Pre-Nuptial Agreements - Not Just for the Rich

Pre-Nuptial Agreements - Not Just for the Rich

Pre-Nuptial Agreements - Not Just for the Rich
by Sharon L. Dyer, Esq.

When we think of Pre-Nuptial Agreements or read about them in the news, we generally think of movie stars, the rich and famous. However, even the less affluent should consider having a Pre-Nuptial Agreement before marriage.

Having a Pre-Nuptial Agreement, if drawn properly, can save a lot of uncertainty, aggravation and legal costs in the event couples ultimately divorce. Many marrying couples do not realize that once they marry they are in effect forming an economic partnership. Property acquired by either party after marriage, regardless of in whose name it is held, will be deemed marital property and subject to division upon divorce. This can include an interest in a family business, appreciation in prior owned assets such as homes, retirement accounts or other assets. If it is not your intention to share everything with your future spouse on such a partnership basis, you need the protection of a Pre-Nuptial Agreement.

One of the most common times a Pre-Nuptial Agreement should be considered is when one spouse is involved in a family business. Another situation where parties really need to consider a Pre-Nuptial Agreement is where one wants to protect assets held by him or her prior to marriage, such as a home. If your new spouse moves into your house and contributes to an increase in value in that home, such as helping to pay for an addition or paying down a mortgage, your new spouse will be entitled to a percentage of the appreciation in value. Upon divorce it will be necessary to prove the value of the house at the time of marriage in addition to the appreciated value, and the litigation costs can be very high. A properly drawn Pre-Nuptial can restrict, limit or determine how those claims will be resolved.

Sometimes parties want to enter into Pre-Nuptial Agreements not just for divorce planning but for estate planning. A common example is when parties are entering into a second marriage and they have children from a first marriage. They are sometimes shocked to learn of the inheritance rights of their new spouse. In order to protect certain assets for the children, parties can voluntarily enter into a Pre-Nuptial Agreement to preserve those assets.
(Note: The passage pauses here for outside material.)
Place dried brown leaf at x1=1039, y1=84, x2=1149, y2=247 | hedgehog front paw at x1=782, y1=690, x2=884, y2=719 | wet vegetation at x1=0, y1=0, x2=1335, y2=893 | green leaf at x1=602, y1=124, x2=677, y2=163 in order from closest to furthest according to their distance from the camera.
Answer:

Finally and perhaps the most difficult topic that Pre-Nuptial can address is the issue of maintenance or spousal support. If carefully drawn a Pre-Nuptial Agreement can set or restrict the maintenance rights of one party as opposed to the other in the event of a divorce. However, such provisions can be reviewed by the divorce court and cannot be patently unfair.
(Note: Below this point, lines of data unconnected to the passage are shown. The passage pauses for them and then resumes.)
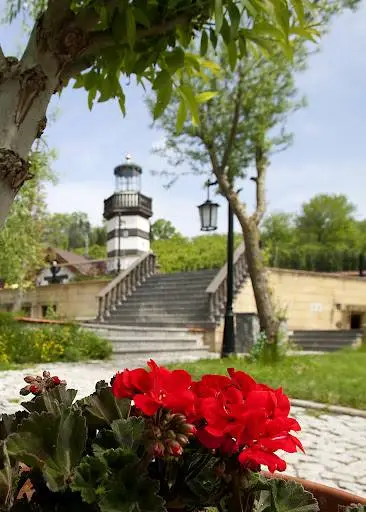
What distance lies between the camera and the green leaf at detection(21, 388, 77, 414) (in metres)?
1.08

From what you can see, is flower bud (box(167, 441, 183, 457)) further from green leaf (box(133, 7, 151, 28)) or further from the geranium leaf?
green leaf (box(133, 7, 151, 28))

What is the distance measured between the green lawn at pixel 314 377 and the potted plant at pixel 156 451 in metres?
6.30

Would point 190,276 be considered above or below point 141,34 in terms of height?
below

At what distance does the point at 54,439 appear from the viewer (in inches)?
37.9

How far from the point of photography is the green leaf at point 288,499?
1037mm

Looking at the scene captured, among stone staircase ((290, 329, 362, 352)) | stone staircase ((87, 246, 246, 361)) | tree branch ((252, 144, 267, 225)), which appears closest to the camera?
tree branch ((252, 144, 267, 225))

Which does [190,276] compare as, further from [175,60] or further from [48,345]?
[175,60]

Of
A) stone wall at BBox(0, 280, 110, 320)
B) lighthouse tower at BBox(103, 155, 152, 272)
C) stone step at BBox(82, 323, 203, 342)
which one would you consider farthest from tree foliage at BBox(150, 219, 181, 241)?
stone step at BBox(82, 323, 203, 342)

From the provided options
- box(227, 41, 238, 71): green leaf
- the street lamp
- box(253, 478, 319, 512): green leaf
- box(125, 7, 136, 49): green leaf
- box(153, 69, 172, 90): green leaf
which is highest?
the street lamp

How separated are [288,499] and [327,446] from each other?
4.16 m

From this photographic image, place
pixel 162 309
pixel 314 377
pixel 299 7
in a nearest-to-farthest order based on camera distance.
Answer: pixel 299 7
pixel 314 377
pixel 162 309

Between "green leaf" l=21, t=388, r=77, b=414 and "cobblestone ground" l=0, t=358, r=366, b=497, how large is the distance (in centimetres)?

For any Pre-Nuptial Agreement the Court can assess if it was fair and reasonable when made and not unconscionable at the time of divorce. In order for the Pre-Nuptial Agreement to be deemed fair and reasonable when made, there must be full financial disclosure between the parties. It is also important for both parties to be represented by independent counsel and have had an adequate time to reflect and negotiate the Agreement before marriage. It is important that there not be any substantiated claim of fraud or “duress” in entering into a Pre-Nuptial Agreement. For example, it is not a good idea to present a Pre-Nuptial Agreement to your fiancé on the eve of a wedding, with that fiancé not being represented by counsel and two hundred fifty guests expected for a gala wedding! A prudent person would be wise to consult with an attorney regarding a potential Pre-Nuptial Agreement months in advance of the wedding to insure that the Agreement is properly drawn and presented so as to preserve its validity. Although Pre-Nuptial Agreements may not seem romantic, the better course is to discuss financial obligations and issues before marriage for a stronger marriage that will endure.